PR #5593 fixed this by applying the filter in CryptoAssetItemLayout — the base component that all token displays use. Instead of filtering at each call site, we filter once in the shared layout component. Any token name or symbol that passes through the layout gets sanitised automatically.

This caught SIP-10 token symbols that were slipping through. Attackers had started putting URLs in the symbol field instead of the name, bypassing the name-only filter.
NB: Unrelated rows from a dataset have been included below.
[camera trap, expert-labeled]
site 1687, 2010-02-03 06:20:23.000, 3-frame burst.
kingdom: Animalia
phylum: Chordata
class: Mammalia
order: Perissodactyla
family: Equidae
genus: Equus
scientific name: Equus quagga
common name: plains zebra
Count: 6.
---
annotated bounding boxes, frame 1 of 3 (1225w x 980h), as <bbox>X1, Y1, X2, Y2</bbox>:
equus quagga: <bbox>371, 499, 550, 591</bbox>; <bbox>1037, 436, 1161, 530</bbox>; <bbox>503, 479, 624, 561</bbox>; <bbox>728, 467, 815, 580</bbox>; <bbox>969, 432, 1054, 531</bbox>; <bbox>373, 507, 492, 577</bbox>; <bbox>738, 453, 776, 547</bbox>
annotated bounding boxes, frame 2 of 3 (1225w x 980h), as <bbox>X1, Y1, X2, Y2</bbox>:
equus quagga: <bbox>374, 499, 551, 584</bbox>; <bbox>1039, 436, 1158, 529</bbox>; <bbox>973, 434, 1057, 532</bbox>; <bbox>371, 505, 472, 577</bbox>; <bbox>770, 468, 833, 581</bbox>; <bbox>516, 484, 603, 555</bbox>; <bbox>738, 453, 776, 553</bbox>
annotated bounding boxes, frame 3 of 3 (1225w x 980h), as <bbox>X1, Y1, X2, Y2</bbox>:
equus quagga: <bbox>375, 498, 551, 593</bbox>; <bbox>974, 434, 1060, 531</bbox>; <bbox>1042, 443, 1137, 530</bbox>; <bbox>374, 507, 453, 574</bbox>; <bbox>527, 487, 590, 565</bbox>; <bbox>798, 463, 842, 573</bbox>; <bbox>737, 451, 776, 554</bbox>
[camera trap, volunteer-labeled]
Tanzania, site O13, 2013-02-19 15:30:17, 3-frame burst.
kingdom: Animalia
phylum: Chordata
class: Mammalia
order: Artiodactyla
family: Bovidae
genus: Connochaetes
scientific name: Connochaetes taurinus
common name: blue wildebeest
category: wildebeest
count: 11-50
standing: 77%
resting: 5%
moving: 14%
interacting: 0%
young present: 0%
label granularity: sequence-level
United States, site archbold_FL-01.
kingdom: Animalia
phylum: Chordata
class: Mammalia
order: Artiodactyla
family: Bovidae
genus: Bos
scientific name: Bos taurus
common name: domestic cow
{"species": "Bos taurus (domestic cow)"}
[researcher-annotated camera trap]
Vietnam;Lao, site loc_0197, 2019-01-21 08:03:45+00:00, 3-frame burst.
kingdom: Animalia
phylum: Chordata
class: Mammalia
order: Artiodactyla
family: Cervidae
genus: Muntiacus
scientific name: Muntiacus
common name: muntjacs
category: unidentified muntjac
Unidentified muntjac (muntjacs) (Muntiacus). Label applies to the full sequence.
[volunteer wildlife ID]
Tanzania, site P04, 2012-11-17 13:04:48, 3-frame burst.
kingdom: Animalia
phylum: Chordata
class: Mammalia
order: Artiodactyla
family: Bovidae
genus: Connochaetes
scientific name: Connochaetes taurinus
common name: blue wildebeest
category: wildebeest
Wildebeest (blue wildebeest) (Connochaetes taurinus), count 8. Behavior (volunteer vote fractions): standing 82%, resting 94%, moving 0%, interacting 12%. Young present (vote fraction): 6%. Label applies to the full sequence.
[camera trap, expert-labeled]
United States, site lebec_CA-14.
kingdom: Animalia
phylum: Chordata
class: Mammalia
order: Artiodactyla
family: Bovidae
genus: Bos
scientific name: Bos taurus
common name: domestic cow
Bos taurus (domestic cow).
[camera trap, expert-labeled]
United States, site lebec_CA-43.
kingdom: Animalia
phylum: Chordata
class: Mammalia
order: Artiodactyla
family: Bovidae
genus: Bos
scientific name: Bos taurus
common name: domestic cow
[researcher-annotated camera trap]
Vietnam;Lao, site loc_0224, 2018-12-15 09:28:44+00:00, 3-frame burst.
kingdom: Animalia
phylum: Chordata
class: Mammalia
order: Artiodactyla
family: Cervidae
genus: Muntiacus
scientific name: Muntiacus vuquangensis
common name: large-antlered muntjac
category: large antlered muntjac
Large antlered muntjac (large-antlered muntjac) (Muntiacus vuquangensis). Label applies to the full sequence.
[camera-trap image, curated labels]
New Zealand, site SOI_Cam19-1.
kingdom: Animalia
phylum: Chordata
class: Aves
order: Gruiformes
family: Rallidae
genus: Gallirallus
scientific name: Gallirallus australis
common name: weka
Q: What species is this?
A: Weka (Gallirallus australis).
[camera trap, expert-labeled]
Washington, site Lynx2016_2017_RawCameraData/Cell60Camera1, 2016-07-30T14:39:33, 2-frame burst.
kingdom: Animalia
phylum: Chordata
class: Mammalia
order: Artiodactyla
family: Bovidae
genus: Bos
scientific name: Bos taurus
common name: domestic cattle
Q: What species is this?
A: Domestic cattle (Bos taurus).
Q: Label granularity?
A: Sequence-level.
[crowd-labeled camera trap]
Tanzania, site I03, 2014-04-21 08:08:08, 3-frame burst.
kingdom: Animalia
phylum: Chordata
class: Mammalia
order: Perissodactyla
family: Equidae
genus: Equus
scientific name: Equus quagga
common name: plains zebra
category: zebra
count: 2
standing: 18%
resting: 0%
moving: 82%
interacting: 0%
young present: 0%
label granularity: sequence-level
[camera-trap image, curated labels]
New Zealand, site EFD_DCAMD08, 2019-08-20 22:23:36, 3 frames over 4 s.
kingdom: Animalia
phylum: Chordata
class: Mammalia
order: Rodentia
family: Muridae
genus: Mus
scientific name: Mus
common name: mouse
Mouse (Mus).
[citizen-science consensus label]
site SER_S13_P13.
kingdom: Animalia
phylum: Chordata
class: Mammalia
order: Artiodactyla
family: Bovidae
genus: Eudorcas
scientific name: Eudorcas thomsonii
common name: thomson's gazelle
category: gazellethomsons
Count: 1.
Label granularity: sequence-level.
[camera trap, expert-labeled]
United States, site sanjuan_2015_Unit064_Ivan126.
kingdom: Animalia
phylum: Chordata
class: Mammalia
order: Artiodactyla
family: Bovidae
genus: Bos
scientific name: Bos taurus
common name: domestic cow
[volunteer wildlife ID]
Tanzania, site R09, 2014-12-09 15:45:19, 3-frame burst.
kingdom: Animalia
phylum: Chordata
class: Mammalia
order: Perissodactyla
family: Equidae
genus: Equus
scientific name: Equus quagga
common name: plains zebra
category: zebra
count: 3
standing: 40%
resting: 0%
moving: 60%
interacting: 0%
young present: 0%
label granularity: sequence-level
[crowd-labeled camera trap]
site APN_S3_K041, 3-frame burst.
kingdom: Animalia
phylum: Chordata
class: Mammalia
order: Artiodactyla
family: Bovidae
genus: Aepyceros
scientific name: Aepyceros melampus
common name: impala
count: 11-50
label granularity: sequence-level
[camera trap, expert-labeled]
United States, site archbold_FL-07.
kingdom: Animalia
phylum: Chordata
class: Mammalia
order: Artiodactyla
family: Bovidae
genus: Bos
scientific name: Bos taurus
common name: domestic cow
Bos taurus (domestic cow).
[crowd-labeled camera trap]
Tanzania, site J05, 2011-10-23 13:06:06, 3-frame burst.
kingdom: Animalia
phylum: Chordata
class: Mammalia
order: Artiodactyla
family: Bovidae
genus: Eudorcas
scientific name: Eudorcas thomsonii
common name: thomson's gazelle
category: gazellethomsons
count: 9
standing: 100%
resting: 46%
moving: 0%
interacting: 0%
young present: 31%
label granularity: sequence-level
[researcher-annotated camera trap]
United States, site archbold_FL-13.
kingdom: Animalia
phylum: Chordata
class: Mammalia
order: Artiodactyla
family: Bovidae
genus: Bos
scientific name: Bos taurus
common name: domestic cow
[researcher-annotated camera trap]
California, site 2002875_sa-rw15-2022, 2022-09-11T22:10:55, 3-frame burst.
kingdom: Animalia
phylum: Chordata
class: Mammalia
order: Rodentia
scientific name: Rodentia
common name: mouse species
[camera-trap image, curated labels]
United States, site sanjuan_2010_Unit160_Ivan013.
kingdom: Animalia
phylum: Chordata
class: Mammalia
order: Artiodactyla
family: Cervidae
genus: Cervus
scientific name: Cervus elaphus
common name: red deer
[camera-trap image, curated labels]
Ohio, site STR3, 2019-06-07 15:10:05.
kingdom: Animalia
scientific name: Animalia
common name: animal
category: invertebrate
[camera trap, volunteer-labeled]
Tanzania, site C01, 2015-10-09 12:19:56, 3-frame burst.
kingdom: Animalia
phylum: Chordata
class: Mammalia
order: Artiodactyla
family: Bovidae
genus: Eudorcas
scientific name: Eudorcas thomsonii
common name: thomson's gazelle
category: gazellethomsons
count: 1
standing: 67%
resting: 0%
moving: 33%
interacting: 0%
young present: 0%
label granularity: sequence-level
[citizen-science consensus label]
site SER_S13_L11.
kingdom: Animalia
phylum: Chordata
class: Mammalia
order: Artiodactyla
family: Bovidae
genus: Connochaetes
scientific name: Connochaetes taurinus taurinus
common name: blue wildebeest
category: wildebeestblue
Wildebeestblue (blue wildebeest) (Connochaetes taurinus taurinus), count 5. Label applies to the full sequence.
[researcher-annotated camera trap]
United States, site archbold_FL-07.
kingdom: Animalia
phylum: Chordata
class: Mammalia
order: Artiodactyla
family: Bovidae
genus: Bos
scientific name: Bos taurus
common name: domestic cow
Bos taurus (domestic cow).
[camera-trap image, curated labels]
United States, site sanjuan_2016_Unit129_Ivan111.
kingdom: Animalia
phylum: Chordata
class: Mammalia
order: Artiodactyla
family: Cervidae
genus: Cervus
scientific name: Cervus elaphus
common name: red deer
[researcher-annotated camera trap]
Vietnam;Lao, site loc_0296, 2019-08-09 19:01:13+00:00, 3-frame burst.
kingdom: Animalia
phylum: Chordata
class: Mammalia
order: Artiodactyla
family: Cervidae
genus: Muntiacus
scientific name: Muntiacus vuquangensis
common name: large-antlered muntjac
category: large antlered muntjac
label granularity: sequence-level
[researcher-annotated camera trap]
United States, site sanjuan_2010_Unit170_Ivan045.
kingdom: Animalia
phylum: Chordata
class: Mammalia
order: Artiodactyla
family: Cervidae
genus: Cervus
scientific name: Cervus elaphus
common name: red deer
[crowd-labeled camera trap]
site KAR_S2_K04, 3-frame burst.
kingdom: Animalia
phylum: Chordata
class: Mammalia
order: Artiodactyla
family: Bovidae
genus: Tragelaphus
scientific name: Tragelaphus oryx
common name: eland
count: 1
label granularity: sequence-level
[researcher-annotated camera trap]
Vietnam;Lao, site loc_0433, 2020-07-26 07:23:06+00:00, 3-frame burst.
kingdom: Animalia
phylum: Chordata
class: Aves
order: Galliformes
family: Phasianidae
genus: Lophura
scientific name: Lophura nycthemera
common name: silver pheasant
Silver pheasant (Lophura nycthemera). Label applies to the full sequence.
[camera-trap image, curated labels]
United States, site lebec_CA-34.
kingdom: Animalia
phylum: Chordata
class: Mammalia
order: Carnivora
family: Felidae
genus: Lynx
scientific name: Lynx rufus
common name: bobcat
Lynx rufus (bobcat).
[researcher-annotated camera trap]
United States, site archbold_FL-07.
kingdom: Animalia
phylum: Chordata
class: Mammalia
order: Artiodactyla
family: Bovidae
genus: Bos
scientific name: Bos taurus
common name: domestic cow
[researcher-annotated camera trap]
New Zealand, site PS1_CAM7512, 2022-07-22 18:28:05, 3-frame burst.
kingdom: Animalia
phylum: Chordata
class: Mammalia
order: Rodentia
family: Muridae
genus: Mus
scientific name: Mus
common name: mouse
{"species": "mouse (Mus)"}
Choosing the replacement text

PR #255 in the monorepo changed the replacement text from “Unknown” to “Suspicious” and added test cases. The reasoning: “Unknown Token” sounds like a data loading issue. “Suspicious Token” tells the user something is actively wrong. It’s a small word change, but it shifts the user’s mental model from “this might load eventually” to “this might be harmful.”

The same PR added explicit test cases for .fund and .com domain patterns, formalising what the filter catches.

What still gets through

Pattern-based filtering has limits. Attackers adapt — they use unicode lookalikes, split URLs across name and symbol fields, or use names that are suggestive without containing blocked words. A better approach would use an allowlist of known tokens from a curated registry, showing “Suspicious” for anything not on the list.

But for a wallet that supports multiple token standards (BTC, SIP-10, Runes, BRC-20, SRC-20, ordinals), maintaining a comprehensive allowlist is its own challenge. The pattern-based filter catches the bulk of spam with minimal maintenance. Five PRs over a year, each a few lines, progressively tightening coverage until the filter runs everywhere token metadata is displayed.